## begin

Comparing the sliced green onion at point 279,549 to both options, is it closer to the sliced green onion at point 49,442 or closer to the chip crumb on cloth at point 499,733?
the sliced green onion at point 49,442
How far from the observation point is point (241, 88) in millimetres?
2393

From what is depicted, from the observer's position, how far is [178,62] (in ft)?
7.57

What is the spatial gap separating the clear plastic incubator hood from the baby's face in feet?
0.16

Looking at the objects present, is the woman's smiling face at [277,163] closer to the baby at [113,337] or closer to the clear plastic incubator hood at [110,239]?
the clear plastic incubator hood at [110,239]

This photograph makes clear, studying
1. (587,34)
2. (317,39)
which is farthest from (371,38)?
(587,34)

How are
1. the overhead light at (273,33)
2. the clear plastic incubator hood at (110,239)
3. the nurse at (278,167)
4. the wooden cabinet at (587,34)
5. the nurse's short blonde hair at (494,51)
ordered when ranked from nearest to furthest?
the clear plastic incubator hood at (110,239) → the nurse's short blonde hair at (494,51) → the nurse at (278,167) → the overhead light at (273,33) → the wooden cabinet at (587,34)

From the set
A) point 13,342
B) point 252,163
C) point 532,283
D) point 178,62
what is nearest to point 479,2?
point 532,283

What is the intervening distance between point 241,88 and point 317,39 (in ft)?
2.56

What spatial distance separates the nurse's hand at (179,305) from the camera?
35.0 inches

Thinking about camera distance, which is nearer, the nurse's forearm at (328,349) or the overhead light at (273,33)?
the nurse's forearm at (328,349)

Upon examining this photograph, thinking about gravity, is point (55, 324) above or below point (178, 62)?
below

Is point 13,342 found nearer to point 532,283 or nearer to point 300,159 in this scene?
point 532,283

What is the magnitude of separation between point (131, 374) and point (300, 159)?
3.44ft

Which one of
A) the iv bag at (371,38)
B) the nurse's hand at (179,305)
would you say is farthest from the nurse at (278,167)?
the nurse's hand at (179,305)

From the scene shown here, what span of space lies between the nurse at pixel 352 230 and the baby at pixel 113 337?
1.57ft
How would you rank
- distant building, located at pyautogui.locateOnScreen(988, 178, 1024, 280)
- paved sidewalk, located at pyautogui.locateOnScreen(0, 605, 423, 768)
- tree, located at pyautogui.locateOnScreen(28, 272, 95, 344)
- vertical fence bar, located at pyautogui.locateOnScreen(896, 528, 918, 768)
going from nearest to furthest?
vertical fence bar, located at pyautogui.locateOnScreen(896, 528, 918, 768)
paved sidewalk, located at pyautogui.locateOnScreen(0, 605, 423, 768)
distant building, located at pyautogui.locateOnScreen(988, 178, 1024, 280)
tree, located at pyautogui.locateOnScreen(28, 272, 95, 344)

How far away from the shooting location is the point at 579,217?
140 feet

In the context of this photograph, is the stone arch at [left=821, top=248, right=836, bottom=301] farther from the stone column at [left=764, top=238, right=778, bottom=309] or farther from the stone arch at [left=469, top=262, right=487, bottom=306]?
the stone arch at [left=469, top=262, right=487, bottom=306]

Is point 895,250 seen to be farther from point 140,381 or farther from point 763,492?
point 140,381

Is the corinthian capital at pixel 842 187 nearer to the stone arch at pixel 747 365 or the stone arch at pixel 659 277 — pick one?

## end

### The request
Convert the material above into a JSON list of strings, with one string for each line and no entries for blank lines.

### Response to the exercise
[
  "Comparing the sliced green onion at point 279,549 to both options, is it closer to the sliced green onion at point 49,442 or closer to the chip crumb on cloth at point 499,733?",
  "the sliced green onion at point 49,442",
  "How far from the observation point is point (241, 88) in millimetres?",
  "2393",
  "From what is depicted, from the observer's position, how far is [178,62] (in ft)?",
  "7.57",
  "What is the spatial gap separating the clear plastic incubator hood from the baby's face in feet?",
  "0.16",
  "Looking at the objects present, is the woman's smiling face at [277,163] closer to the baby at [113,337] or closer to the clear plastic incubator hood at [110,239]?",
  "the clear plastic incubator hood at [110,239]",
  "This photograph makes clear, studying",
  "1. (587,34)",
  "2. (317,39)",
  "which is farthest from (371,38)?",
  "(587,34)",
  "How are",
  "1. the overhead light at (273,33)",
  "2. the clear plastic incubator hood at (110,239)",
  "3. the nurse at (278,167)",
  "4. the wooden cabinet at (587,34)",
  "5. the nurse's short blonde hair at (494,51)",
  "ordered when ranked from nearest to furthest?",
  "the clear plastic incubator hood at (110,239) → the nurse's short blonde hair at (494,51) → the nurse at (278,167) → the overhead light at (273,33) → the wooden cabinet at (587,34)",
  "From the set",
  "A) point 13,342",
  "B) point 252,163",
  "C) point 532,283",
  "D) point 178,62",
  "what is nearest to point 479,2?",
  "point 532,283",
  "What is the intervening distance between point 241,88 and point 317,39 (in ft)?",
  "2.56",
  "What spatial distance separates the nurse's hand at (179,305) from the camera?",
  "35.0 inches",
  "Thinking about camera distance, which is nearer, the nurse's forearm at (328,349) or the overhead light at (273,33)?",
  "the nurse's forearm at (328,349)",
  "Upon examining this photograph, thinking about gravity, is point (55, 324) above or below point (178, 62)?",
  "below",
  "Is point 13,342 found nearer to point 532,283 or nearer to point 300,159 in this scene?",
  "point 532,283",
  "What is the magnitude of separation between point (131, 374) and point (300, 159)?",
  "3.44ft",
  "Which one of",
  "A) the iv bag at (371,38)",
  "B) the nurse's hand at (179,305)",
  "would you say is farthest from the nurse at (278,167)?",
  "the nurse's hand at (179,305)",
  "From the scene shown here, what span of space lies between the nurse at pixel 352 230 and the baby at pixel 113 337?",
  "1.57ft",
  "How would you rank",
  "- distant building, located at pyautogui.locateOnScreen(988, 178, 1024, 280)",
  "- paved sidewalk, located at pyautogui.locateOnScreen(0, 605, 423, 768)",
  "- tree, located at pyautogui.locateOnScreen(28, 272, 95, 344)",
  "- vertical fence bar, located at pyautogui.locateOnScreen(896, 528, 918, 768)",
  "going from nearest to furthest?",
  "vertical fence bar, located at pyautogui.locateOnScreen(896, 528, 918, 768)",
  "paved sidewalk, located at pyautogui.locateOnScreen(0, 605, 423, 768)",
  "distant building, located at pyautogui.locateOnScreen(988, 178, 1024, 280)",
  "tree, located at pyautogui.locateOnScreen(28, 272, 95, 344)",
  "How far away from the shooting location is the point at 579,217?",
  "140 feet",
  "In the context of this photograph, is the stone arch at [left=821, top=248, right=836, bottom=301] farther from the stone column at [left=764, top=238, right=778, bottom=309] or farther from the stone arch at [left=469, top=262, right=487, bottom=306]?",
  "the stone arch at [left=469, top=262, right=487, bottom=306]",
  "Is point 895,250 seen to be farther from point 140,381 or farther from point 763,492?",
  "point 140,381",
  "Is the corinthian capital at pixel 842 187 nearer to the stone arch at pixel 747 365 or the stone arch at pixel 659 277 — pick one?"
]